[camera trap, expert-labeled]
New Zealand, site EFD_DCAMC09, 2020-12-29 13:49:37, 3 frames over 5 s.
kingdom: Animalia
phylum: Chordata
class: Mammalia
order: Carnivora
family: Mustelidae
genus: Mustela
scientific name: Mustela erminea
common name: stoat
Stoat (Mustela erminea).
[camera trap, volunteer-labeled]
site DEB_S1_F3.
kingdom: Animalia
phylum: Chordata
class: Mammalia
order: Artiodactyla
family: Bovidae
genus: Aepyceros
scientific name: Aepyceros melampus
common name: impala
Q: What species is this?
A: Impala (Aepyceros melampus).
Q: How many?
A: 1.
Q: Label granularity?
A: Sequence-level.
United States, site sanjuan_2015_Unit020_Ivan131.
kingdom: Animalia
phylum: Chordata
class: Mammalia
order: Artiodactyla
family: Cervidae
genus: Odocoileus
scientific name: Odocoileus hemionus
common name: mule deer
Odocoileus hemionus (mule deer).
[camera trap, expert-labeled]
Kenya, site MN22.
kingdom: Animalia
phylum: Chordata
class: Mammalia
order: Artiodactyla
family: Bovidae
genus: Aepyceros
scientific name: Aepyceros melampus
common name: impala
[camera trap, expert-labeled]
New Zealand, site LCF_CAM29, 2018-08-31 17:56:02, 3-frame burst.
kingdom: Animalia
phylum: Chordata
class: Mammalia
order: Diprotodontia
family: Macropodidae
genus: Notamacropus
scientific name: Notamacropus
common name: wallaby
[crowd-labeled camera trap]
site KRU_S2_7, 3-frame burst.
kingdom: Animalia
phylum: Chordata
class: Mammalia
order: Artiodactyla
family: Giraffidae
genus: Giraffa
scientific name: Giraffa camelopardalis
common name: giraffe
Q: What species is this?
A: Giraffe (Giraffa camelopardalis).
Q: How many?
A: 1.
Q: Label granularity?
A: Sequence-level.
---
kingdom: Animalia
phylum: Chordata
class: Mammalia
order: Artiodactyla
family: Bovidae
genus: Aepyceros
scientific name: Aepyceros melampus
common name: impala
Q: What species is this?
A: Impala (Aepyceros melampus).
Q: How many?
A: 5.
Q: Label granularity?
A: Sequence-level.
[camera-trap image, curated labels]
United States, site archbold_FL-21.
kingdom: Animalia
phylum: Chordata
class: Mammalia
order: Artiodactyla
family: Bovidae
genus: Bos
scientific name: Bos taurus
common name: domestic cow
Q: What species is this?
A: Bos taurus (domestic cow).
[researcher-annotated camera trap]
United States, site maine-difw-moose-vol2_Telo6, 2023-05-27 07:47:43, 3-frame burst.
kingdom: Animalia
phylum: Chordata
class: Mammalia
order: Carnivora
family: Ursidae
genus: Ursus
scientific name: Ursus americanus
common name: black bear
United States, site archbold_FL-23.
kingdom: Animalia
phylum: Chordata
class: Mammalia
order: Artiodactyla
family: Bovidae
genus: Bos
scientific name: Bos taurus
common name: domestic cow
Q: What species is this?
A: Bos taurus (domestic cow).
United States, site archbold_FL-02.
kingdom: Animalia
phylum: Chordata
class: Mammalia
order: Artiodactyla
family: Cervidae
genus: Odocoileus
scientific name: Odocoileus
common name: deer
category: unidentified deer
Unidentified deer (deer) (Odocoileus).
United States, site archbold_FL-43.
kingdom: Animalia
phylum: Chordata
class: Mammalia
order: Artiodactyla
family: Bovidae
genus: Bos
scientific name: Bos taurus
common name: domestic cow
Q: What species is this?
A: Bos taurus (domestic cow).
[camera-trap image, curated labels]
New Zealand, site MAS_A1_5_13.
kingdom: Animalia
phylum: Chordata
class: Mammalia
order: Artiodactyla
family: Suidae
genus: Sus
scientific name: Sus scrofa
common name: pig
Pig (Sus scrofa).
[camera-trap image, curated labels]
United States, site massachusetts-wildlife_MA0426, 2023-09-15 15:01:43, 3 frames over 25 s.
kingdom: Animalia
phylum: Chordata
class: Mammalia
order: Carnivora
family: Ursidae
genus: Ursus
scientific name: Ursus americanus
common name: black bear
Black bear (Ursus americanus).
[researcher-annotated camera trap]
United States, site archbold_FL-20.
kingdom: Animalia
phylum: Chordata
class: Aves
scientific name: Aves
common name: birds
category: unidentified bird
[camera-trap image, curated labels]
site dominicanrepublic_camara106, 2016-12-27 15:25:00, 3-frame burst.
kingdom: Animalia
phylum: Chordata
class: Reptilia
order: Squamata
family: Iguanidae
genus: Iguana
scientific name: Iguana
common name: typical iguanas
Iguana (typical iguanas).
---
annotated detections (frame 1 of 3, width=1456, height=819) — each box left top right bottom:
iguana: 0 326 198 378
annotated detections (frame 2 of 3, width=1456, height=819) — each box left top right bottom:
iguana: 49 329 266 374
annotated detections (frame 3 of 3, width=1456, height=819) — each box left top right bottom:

**********

§ **EXERCISE PROMPT**: Whenever a line in the entries above includes the word "over", pull that line out.

§ **EXERCISE ANSWER**:
New Zealand, site EFD_DCAMC09, 2020-12-29 13:49:37, 3 frames over 5 s.
United States, site massachusetts-wildlife_MA0426, 2023-09-15 15:01:43, 3 frames over 25 s.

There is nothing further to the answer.